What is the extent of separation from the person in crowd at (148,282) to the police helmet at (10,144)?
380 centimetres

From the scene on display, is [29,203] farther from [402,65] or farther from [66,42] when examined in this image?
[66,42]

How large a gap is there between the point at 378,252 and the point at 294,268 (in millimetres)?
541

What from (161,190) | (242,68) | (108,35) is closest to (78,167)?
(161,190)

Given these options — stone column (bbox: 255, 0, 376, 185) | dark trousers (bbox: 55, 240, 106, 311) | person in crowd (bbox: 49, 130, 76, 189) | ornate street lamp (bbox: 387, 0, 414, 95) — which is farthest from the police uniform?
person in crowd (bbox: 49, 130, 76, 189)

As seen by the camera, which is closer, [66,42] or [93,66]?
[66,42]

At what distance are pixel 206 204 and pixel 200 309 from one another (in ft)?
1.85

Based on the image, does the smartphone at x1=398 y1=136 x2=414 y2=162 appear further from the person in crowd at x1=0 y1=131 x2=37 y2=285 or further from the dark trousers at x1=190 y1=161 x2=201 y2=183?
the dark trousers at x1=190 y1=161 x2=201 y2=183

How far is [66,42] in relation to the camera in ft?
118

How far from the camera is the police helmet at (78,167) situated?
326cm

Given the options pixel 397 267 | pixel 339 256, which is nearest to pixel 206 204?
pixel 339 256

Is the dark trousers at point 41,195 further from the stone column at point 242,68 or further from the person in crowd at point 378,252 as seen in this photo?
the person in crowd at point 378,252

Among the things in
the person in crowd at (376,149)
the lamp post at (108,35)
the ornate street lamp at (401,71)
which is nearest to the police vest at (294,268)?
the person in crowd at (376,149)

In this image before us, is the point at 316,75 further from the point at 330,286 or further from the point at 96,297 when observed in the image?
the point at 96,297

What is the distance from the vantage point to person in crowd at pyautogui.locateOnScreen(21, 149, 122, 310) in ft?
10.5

···

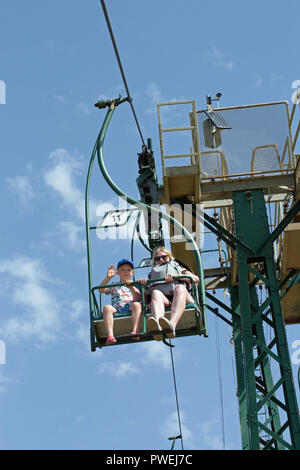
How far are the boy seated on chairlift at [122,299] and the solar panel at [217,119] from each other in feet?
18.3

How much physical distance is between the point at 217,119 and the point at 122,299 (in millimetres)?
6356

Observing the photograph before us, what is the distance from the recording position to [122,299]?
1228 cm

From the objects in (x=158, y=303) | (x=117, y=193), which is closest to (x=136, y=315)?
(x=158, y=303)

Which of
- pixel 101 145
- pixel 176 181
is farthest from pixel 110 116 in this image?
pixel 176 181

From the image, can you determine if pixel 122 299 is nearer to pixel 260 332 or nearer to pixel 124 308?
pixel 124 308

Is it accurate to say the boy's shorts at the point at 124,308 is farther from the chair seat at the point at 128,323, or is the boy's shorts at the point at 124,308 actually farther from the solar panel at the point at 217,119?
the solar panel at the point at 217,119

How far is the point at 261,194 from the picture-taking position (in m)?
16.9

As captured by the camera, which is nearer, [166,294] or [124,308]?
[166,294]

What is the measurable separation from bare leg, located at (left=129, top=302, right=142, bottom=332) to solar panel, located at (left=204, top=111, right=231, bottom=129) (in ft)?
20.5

···

--- Task directions ---
List every line in the items above that contains the word "millimetres", matching case exactly.

--- Answer to the task ---
How large a gap is there between the point at 378,252 and the point at 294,268 (in millimetres)?
How much physical distance is between the point at 217,119 and the point at 122,299 (in millimetres)?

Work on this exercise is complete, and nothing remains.